((

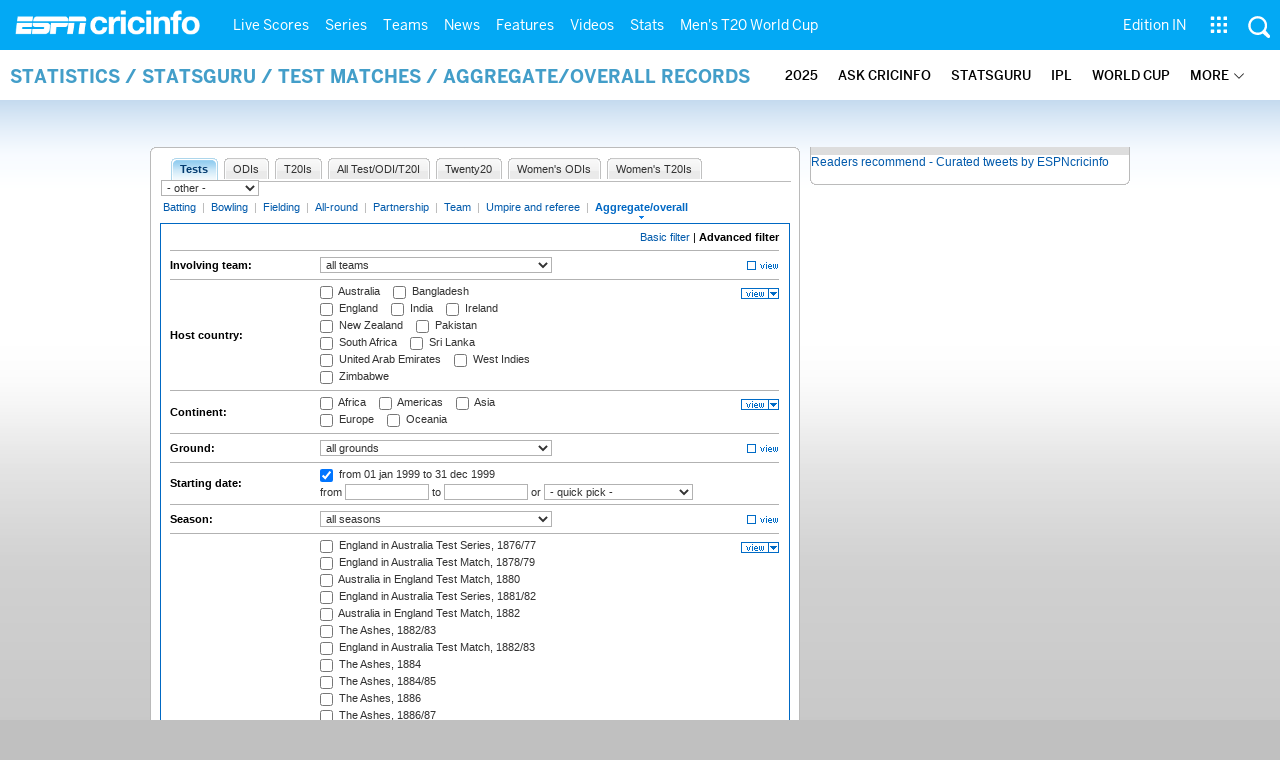

--- FILE ---
content_type: application/javascript; charset=utf-8
request_url: https://fundingchoicesmessages.google.com/f/AGSKWxXnV0qVfe-YooEu4V22Zoyr-ONPPJWFhkWnlcraFuJfgCSzmQWoKjrMIAAMwfaGDHFbN9p65u9nlfpNMGSiTjOwZFZSE8yAcTIWH1LIUQQxc6eavr7xmBIpyzPFn7JNS4Uudtu9B1nVsdpgo8xincS0UlR2FVYRsRdUkUbpVWd268MNgSPB4znCwwC5/_.468x60__fbadbookingsystem&/fimserve./ads/leaderbox./adevent.
body_size: -1285
content:
window['c06b4da6-19d3-48ef-bd61-995c3d371004'] = true;

--- FILE ---
content_type: application/javascript; charset=utf-8
request_url: https://fundingchoicesmessages.google.com/f/AGSKWxXukx423qYqQAMyPI96ga1fNt1SNMleZUN8oUXgpb3yGY1Fb1mkNXejaFLisALgpN7dhmtG2AbL2hWbWCSFEB0R-KWXoTT9IA8r0H71XULs_VEDuDKDSGwP3FzrqashKtBj0vpsYg==?fccs=W251bGwsbnVsbCxudWxsLG51bGwsbnVsbCxudWxsLFsxNzcwMTE2MTYyLDk0MTAwMDAwMF0sbnVsbCxudWxsLG51bGwsW251bGwsWzcsOSw2XSxudWxsLDIsbnVsbCwiZW4iLG51bGwsbnVsbCxudWxsLG51bGwsbnVsbCwxXSwiaHR0cHM6Ly9zdGF0cy5lc3BuY3JpY2luZm8uY29tL2NpL2VuZ2luZS9zdGF0cy9pbmRleC5odG1sIixudWxsLFtbOCwiN2Y0YXk0U200a0UiXSxbOSwiZW4tVVMiXSxbMTksIjIiXSxbMTcsIlswXSJdLFsyNCwiIl0sWzI5LCJmYWxzZSJdXV0
body_size: 220
content:
if (typeof __googlefc.fcKernelManager.run === 'function') {"use strict";this.default_ContributorServingResponseClientJs=this.default_ContributorServingResponseClientJs||{};(function(_){var window=this;
try{
var tp=function(a){this.A=_.r(a)};_.t(tp,_.G);var up=function(a){this.A=_.r(a)};_.t(up,_.G);up.prototype.getWhitelistStatus=function(){return _.E(this,2)};var vp=function(a){this.A=_.r(a)};_.t(vp,_.G);var wp=_.ed(vp),xp=function(a,b,c){this.B=a;this.j=_.z(b,tp,1);this.l=_.z(b,_.Qk,3);this.F=_.z(b,up,4);a=this.B.location.hostname;this.D=_.Fg(this.j,2)&&_.N(this.j,2)!==""?_.N(this.j,2):a;a=new _.Qg(_.Rk(this.l));this.C=new _.eh(_.q.document,this.D,a);this.console=null;this.o=new _.pp(this.B,c,a)};
xp.prototype.run=function(){if(_.N(this.j,3)){var a=this.C,b=_.N(this.j,3),c=_.gh(a),d=new _.Wg;b=_.hg(d,1,b);c=_.B(c,1,b);_.kh(a,c)}else _.hh(this.C,"FCNEC");_.rp(this.o,_.z(this.l,_.De,1),this.l.getDefaultConsentRevocationText(),this.l.getDefaultConsentRevocationCloseText(),this.l.getDefaultConsentRevocationAttestationText(),this.D);_.sp(this.o,_.E(this.F,1),this.F.getWhitelistStatus());var e;a=(e=this.B.googlefc)==null?void 0:e.__executeManualDeployment;a!==void 0&&typeof a==="function"&&_.Wo(this.o.G,
"manualDeploymentApi")};var yp=function(){};yp.prototype.run=function(a,b,c){var d;return _.u(function(e){d=wp(b);(new xp(a,d,c)).run();return e.return({})})};_.Uk(7,new yp);
}catch(e){_._DumpException(e)}
}).call(this,this.default_ContributorServingResponseClientJs);
// Google Inc.

//# sourceURL=/_/mss/boq-content-ads-contributor/_/js/k=boq-content-ads-contributor.ContributorServingResponseClientJs.en_US.7f4ay4Sm4kE.es5.O/d=1/exm=ad_blocking_detection_executable,kernel_loader,loader_js_executable,web_iab_tcf_v2_signal_executable/ed=1/rs=AJlcJMxcRWottFWkv7iSx2xUgPdsEv8lDg/m=cookie_refresh_executable
__googlefc.fcKernelManager.run('\x5b\x5b\x5b7,\x22\x5b\x5bnull,\\\x22espncricinfo.com\\\x22,\\\x22AKsRol9OBbLhunwqtu-zXxgPjwMPnIvb9fWNZw3A_ulytsVMprQiVUKy3Nh3vlK_ckUU7XUDK_qGDCwC9hE2Igw8wuAGCYAhTkgNeu9mxv11XWEb_mv6TTOJuxuDR9v3BNFafnt4Y94sRADIsovPnALgz8ZrS35oCQ\\\\u003d\\\\u003d\\\x22\x5d,null,\x5b\x5bnull,null,null,\\\x22https:\/\/fundingchoicesmessages.google.com\/f\/AGSKWxVRloacelEbCkId-dw2uKL93fdP2jtc4KK6WnpPNggZ9pKh6A3hsplK18uY2FAJfdqp1g3NPWiqXSXeOpfwscjy9ICdY2JKBctcZTqoIbQU5TNzD2xepwDvE4eEsrfx_36kXt4mhA\\\\u003d\\\\u003d\\\x22\x5d,null,null,\x5bnull,null,null,\\\x22https:\/\/fundingchoicesmessages.google.com\/el\/AGSKWxWWOpBNeJSTNU2IrKOgSdaho9j9ZyVQgDxXpDwIaD7G7aE-8z-OT-YKtbIEp52VG8SH9iwA1NnIxaCm-w74LsLAjmqq9qJtTcrBSQj6uwxs9BnCKRkcaJzS840WXoVnb1XlHnPCjg\\\\u003d\\\\u003d\\\x22\x5d,null,\x5bnull,\x5b7,9,6\x5d,null,2,null,\\\x22en\\\x22,null,null,null,null,null,1\x5d,null,\\\x22Privacy and cookie settings\\\x22,\\\x22Close\\\x22,null,null,null,\\\x22Managed by Google. Complies with IAB TCF. CMP ID: 300\\\x22\x5d,\x5b3,1\x5d\x5d\x22\x5d\x5d,\x5bnull,null,null,\x22https:\/\/fundingchoicesmessages.google.com\/f\/AGSKWxWSN9KXMRh7IyZoXyRJ-1NvAsw71STIpjrXnLRzvYdFw22ssDlndnWziqxvduhzd0pt_xoBWBq_ZH1U9IQINPXGkJsd2jKNbKL8-1FHCOgSvuUe5CDPgC1DGD5HR65VHzI-IFySYA\\u003d\\u003d\x22\x5d\x5d');}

))

Show every line from the entries above in which "return" appears.

var tp=function(a){this.A=_.r(a)};_.t(tp,_.G);var up=function(a){this.A=_.r(a)};_.t(up,_.G);up.prototype.getWhitelistStatus=function(){return _.E(this,2)};var vp=function(a){this.A=_.r(a)};_.t(vp,_.G);var wp=_.ed(vp),xp=function(a,b,c){this.B=a;this.j=_.z(b,tp,1);this.l=_.z(b,_.Qk,3);this.F=_.z(b,up,4);a=this.B.location.hostname;this.D=_.Fg(this.j,2)&&_.N(this.j,2)!==""?_.N(this.j,2):a;a=new _.Qg(_.Rk(this.l));this.C=new _.eh(_.q.document,this.D,a);this.console=null;this.o=new _.pp(this.B,c,a)};
"manualDeploymentApi")};var yp=function(){};yp.prototype.run=function(a,b,c){var d;return _.u(function(e){d=wp(b);(new xp(a,d,c)).run();return e.return({})})};_.Uk(7,new yp);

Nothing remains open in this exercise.